Améliorer le microbiote intestinal des nourrissons nés par césarienne non allaités grâce à L. fermentum
L’influence humaine sur la biosphère, du fait des besoins alimentaires croissants, de l’usage intensif des antibiotiques, du réchauffement climatique… est à l’origine d’une dysbiose globale. La santé des Hommes et le système naturel terrestre sont interdépendants, l’équilibre avec l’environnement est essentiel. Les microbiotes bactériens qui colonisent le corps humain et remplissent des fonctions importantes constituent des écosystèmes complexes dont l’équilibre est en mouvement constant selon les conditions locales et environnementales.
Influence du mode de naissance et de l’alimentation sur le microbiote intestinal
L’alimentation du nouveau-né, le régime alimentaire, les stress (physique, métabolique et psychologique), les traitements, le lieu de vie géographique, les étapes du cycle de la vie sont autant de facteurs influençant le microbiote intestinal (1).Le Dr G. Reid a été le premier à montrer une modification du microbiote du nourrisson né par césarienne (CS) par rapport à une naissance par voie basse. En particulier, le remplacement des lactobacillus provenant de la flore vaginale maternelle par d’autres micro-organismes, pathogènes pour certains, le rend moins favorable. L’administration d’antibiotiques pendant la naissance, le mode d’alimentation (lait maternel ou formule infantile), l’âge maternel et d’éventuelles pathologies interviennent également dans cette dysbiose en cas de CS. L’établissement anormal du microbiote lors de la naissance, du fait de l’absence de « baptême » bactérien, peut rendre ultérieurement ces nouveau-nés plus vulnérables.
Selon des données récentes, cinq pays ont un taux de CS supérieur à celui des naissances par voie basse : République Dominicaine (58.1 % des naissances), Brésil (55.5 %), Egypte (55.5 %), Turquie (53.1 %), Venezuela (52.4 %). En 2013, parmi les pays de l’OCDE qui pratiquaient le plus de césariennes figuraient la Turquie (50.4 %), le Mexique (45.2 %), l’Italie (36.1 %), alors qu’elles représentaient 32.5 % des naissances aux USA et 20.8 % en France. La tendance mondiale est par ailleurs à l’augmentation des naissances par CS, particulièrement dans les pays en voie de développement.

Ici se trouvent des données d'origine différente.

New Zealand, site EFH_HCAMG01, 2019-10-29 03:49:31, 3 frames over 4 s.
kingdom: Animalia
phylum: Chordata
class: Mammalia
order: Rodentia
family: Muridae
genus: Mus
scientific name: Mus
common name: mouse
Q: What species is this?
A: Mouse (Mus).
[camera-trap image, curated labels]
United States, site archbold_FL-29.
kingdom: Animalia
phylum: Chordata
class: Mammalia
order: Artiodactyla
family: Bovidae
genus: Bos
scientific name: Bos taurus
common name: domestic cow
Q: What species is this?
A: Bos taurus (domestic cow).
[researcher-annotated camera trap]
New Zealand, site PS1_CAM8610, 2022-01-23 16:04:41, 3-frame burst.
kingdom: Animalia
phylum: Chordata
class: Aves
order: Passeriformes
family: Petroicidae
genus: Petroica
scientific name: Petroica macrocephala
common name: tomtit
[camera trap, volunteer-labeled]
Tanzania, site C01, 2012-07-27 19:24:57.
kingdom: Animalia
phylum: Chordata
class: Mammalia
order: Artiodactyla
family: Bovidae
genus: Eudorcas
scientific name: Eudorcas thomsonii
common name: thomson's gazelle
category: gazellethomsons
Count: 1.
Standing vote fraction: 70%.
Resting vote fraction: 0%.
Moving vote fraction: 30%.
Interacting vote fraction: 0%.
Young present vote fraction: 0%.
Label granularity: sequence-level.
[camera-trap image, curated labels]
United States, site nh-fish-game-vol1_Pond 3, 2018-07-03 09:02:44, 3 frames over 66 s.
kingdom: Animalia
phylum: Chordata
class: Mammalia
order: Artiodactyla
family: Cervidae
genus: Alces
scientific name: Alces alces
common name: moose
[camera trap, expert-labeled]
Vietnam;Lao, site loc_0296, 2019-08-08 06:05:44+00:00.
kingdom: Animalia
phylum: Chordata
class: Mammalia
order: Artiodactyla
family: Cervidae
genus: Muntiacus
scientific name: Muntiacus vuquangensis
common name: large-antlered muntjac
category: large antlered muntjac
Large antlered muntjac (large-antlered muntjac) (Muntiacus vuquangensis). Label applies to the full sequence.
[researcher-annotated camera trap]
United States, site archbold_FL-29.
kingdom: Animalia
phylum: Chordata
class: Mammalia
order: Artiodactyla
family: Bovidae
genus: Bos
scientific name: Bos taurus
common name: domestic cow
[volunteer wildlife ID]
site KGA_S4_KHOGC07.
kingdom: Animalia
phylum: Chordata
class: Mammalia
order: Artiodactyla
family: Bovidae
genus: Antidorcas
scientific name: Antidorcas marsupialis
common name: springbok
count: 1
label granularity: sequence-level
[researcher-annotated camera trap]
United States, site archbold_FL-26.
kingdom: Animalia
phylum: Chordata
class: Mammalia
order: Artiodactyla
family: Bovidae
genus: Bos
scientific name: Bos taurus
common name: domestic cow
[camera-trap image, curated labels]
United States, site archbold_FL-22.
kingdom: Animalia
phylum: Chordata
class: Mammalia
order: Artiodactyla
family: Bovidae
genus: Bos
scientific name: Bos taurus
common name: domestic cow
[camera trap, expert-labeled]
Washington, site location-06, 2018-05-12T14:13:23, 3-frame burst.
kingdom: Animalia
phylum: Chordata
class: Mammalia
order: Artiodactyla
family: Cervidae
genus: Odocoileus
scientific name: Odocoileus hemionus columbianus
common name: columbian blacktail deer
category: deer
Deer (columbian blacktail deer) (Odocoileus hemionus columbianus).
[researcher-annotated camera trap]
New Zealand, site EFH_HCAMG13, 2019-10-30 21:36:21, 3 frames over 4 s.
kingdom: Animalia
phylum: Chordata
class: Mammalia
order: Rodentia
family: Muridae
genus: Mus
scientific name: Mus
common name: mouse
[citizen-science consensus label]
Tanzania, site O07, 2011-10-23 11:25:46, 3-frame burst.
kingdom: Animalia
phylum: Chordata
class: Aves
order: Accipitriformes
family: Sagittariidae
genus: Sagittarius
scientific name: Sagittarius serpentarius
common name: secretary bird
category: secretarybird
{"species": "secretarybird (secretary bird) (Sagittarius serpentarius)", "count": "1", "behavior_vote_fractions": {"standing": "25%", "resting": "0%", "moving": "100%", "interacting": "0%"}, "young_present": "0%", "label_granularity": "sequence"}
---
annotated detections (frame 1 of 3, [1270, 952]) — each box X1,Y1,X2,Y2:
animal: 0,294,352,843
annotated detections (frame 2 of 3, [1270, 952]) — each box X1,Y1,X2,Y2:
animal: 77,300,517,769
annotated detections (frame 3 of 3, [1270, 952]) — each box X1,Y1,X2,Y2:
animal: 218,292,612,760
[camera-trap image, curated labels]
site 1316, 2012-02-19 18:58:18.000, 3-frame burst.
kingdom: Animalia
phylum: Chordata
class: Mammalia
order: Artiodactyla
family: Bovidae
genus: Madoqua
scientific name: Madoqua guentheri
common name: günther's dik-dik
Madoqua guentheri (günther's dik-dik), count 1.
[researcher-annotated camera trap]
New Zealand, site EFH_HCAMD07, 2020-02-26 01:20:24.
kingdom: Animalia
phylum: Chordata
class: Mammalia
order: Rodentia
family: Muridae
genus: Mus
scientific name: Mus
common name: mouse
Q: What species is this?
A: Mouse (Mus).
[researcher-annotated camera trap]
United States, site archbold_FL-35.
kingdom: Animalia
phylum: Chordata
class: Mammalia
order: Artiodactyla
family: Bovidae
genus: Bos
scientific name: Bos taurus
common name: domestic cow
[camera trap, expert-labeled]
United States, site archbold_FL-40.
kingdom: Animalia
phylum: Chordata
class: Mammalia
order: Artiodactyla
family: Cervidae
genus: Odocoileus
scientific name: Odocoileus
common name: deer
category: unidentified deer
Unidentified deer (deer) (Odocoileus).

La césarienne (CS), en perturbant le processus naturel de colonisation du microbiote des nourrissons, compromettrait la maturation du système immunitaire, et entraînerait un risque accru d'infections.
Le mode d’alimentation pourrait contribuer à la restauration d’un microbiote intestinal sain. L’allaitement maternel exclusif est le meilleur mode d’alimentation du nourrisson, le lait maternel apportant les nutriments et les anticorps nécessaires à la croissance de l’enfant et à sa protection contre les diarrhées et les infections respiratoires.L’Organisation mondiale de la santé (OMS) recommande de débuter l’allaitement dans l’heure qui suit la naissance, de favoriser un allaitement maternel exclusif pendant les 6 premiers mois de vie, et de le poursuivre, en complément d’une diversification alimentaire, jusqu’à l’âge de 2 ans voire au-delà en fonction du souhait des mères. Jusqu’en 2003, le lait maternel était considéré comme un liquide stérile. Depuis, plusieurs études ont attesté la présence physiologique de bactéries dans le lait de la mère, qui ensemencent le microbiote précoce de l’enfant.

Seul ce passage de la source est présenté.